On February 22, 2000, decedent presented to the ER with complaints of cough and shortness of breath. An EKG was performed which showed evidence of a prior heart attack. A chest x-ray was also done and demonstrated pulmonary edema. The radiologist reading this film suggested that “myocardial infarction [heart attack] should be a consideration” as the cause of this finding. On March 6, 2000 decedent presented to defendant doctor at his clinic for follow up of the ER visit. Neither a chest x-ray nor EKG were repeated. There was no discussion of heart disease being the cause of her complaints. Her elevated cholesterol levels, not checked for years, likewise were not evaluated.

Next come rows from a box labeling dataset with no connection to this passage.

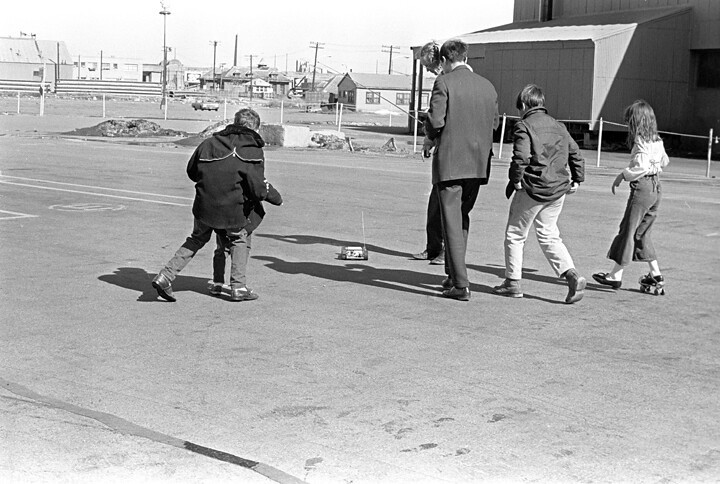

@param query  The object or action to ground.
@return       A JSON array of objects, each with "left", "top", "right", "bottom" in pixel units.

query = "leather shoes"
[
  {"left": 231, "top": 286, "right": 259, "bottom": 300},
  {"left": 442, "top": 276, "right": 453, "bottom": 290},
  {"left": 151, "top": 273, "right": 176, "bottom": 302},
  {"left": 443, "top": 284, "right": 471, "bottom": 301}
]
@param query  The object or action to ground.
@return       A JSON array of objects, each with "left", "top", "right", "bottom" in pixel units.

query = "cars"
[
  {"left": 341, "top": 246, "right": 368, "bottom": 260},
  {"left": 191, "top": 98, "right": 220, "bottom": 111}
]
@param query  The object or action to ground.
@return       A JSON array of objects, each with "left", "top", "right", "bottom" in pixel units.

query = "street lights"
[{"left": 159, "top": 7, "right": 170, "bottom": 108}]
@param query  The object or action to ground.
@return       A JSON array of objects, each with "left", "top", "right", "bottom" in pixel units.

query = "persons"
[
  {"left": 152, "top": 109, "right": 283, "bottom": 301},
  {"left": 490, "top": 85, "right": 587, "bottom": 304},
  {"left": 415, "top": 38, "right": 500, "bottom": 300},
  {"left": 592, "top": 99, "right": 669, "bottom": 295}
]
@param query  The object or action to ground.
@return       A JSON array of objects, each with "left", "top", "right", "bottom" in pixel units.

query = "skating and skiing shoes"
[{"left": 638, "top": 273, "right": 665, "bottom": 295}]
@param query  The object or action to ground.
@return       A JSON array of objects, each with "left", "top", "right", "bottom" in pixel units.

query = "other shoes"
[
  {"left": 565, "top": 269, "right": 585, "bottom": 304},
  {"left": 431, "top": 248, "right": 446, "bottom": 264},
  {"left": 492, "top": 279, "right": 523, "bottom": 298},
  {"left": 413, "top": 250, "right": 428, "bottom": 259},
  {"left": 209, "top": 284, "right": 222, "bottom": 296},
  {"left": 592, "top": 272, "right": 623, "bottom": 290}
]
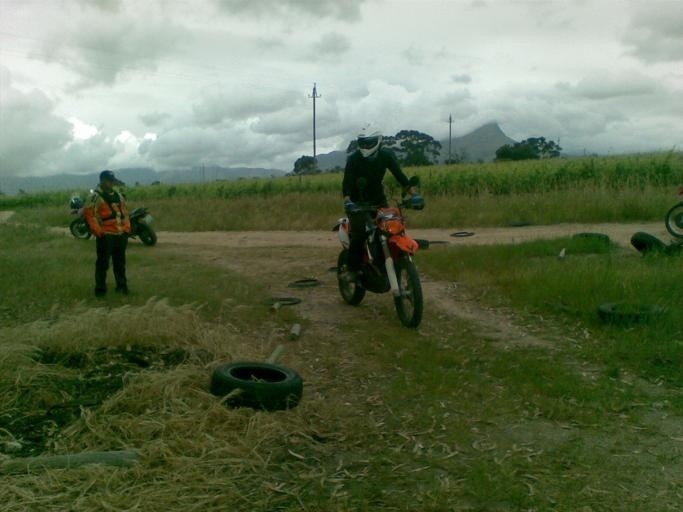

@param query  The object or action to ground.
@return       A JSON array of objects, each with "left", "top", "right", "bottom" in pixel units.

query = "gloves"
[
  {"left": 409, "top": 190, "right": 425, "bottom": 210},
  {"left": 344, "top": 201, "right": 357, "bottom": 214}
]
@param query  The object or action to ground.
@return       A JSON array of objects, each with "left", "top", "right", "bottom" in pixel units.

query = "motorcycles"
[
  {"left": 332, "top": 176, "right": 424, "bottom": 329},
  {"left": 68, "top": 189, "right": 157, "bottom": 245},
  {"left": 665, "top": 184, "right": 683, "bottom": 239}
]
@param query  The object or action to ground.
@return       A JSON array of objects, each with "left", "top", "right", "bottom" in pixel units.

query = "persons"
[
  {"left": 342, "top": 122, "right": 416, "bottom": 283},
  {"left": 84, "top": 171, "right": 131, "bottom": 297}
]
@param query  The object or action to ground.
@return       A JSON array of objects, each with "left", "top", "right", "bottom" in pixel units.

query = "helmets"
[{"left": 358, "top": 121, "right": 383, "bottom": 158}]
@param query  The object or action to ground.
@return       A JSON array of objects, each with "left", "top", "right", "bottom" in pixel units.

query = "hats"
[{"left": 99, "top": 170, "right": 125, "bottom": 185}]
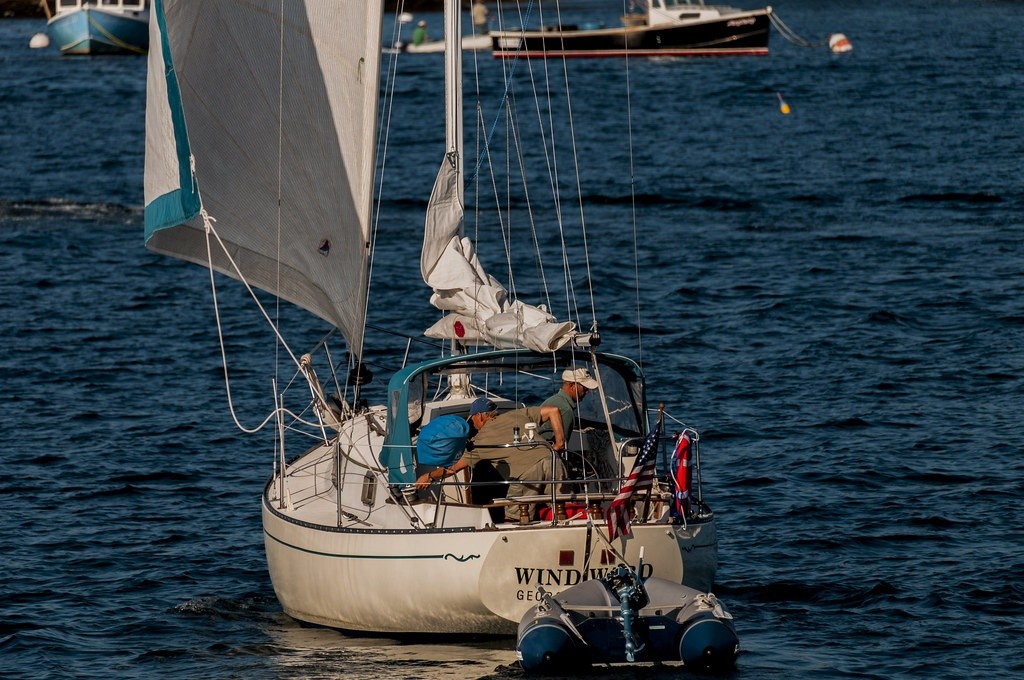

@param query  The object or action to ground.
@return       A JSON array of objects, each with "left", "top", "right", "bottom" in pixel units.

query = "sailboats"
[{"left": 144, "top": 0, "right": 718, "bottom": 635}]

On March 28, 2000, decedent called the clinic with complaints of “crackles in her lungs.” She went in for a chest x-ray, which again showed pulmonary edema. On this visit, the defendant noted the prior EKG as showing “possible inferior and anterior scars.” An echocardiogram the next day revealed abnormal heart function with a decreased ejection fraction and diminished motion of the left ventricle. In response, defendant doctor prescribed only an ACE inhibitor and Lasix. There was no discussion of heart disease and no referral for further testing or to see a cardiologist. Decedent continued to treat with defendant and his clinic.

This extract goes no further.